▶ Work task
Repeat the records. Each line must match exactly.

┌──

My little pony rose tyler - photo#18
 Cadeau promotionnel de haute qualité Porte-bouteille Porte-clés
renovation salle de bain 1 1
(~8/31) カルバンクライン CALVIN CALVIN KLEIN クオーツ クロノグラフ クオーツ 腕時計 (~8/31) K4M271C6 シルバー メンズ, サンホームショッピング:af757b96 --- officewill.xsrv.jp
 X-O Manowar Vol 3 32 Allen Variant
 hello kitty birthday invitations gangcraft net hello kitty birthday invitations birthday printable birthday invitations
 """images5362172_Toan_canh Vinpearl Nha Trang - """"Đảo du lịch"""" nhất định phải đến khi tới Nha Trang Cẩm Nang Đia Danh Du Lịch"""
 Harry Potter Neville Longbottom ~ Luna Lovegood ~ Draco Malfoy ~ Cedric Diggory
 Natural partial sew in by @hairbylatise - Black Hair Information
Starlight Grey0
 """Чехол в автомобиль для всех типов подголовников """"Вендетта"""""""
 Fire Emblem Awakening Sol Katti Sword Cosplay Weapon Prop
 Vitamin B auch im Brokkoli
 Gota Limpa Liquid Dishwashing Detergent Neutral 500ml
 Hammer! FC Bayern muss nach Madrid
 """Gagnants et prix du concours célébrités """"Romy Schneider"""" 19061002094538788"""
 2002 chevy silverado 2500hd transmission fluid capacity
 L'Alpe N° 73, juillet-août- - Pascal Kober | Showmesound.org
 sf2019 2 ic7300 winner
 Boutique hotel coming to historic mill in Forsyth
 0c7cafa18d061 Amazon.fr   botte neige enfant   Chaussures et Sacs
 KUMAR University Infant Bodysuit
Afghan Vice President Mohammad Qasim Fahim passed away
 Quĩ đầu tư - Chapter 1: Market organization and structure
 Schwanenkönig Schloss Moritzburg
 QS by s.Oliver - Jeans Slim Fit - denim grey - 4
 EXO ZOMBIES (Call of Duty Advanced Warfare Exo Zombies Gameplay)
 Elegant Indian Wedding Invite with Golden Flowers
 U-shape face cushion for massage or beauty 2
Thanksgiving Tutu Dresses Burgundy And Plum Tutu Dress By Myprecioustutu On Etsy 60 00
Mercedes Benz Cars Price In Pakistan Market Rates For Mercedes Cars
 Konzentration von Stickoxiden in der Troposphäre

└──

▶ Finished task
My little pony rose tyler - photo#18
 Cadeau promotionnel de haute qualité Porte-bouteille Porte-clés
renovation salle de bain 1 1
(~8/31) カルバンクライン CALVIN CALVIN KLEIN クオーツ クロノグラフ クオーツ 腕時計 (~8/31) K4M271C6 シルバー メンズ, サンホームショッピング:af757b96 --- officewill.xsrv.jp
 X-O Manowar Vol 3 32 Allen Variant
 hello kitty birthday invitations gangcraft net hello kitty birthday invitations birthday printable birthday invitations
 """images5362172_Toan_canh Vinpearl Nha Trang - """"Đảo du lịch"""" nhất định phải đến khi tới Nha Trang Cẩm Nang Đia Danh Du Lịch"""
 Harry Potter Neville Longbottom ~ Luna Lovegood ~ Draco Malfoy ~ Cedric Diggory
 Natural partial sew in by @hairbylatise - Black Hair Information
Starlight Grey0
 """Чехол в автомобиль для всех типов подголовников """"Вендетта"""""""
 Fire Emblem Awakening Sol Katti Sword Cosplay Weapon Prop
 Vitamin B auch im Brokkoli
 Gota Limpa Liquid Dishwashing Detergent Neutral 500ml
 Hammer! FC Bayern muss nach Madrid
 """Gagnants et prix du concours célébrités """"Romy Schneider"""" 19061002094538788"""
 2002 chevy silverado 2500hd transmission fluid capacity
 L'Alpe N° 73, juillet-août- - Pascal Kober | Showmesound.org
 sf2019 2 ic7300 winner
 Boutique hotel coming to historic mill in Forsyth
 0c7cafa18d061 Amazon.fr   botte neige enfant   Chaussures et Sacs
 KUMAR University Infant Bodysuit
Afghan Vice President Mohammad Qasim Fahim passed away
 Quĩ đầu tư - Chapter 1: Market organization and structure
 Schwanenkönig Schloss Moritzburg
 QS by s.Oliver - Jeans Slim Fit - denim grey - 4
 EXO ZOMBIES (Call of Duty Advanced Warfare Exo Zombies Gameplay)
 Elegant Indian Wedding Invite with Golden Flowers
 U-shape face cushion for massage or beauty 2
Thanksgiving Tutu Dresses Burgundy And Plum Tutu Dress By Myprecioustutu On Etsy 60 00
Mercedes Benz Cars Price In Pakistan Market Rates For Mercedes Cars
 Konzentration von Stickoxiden in der Troposphäre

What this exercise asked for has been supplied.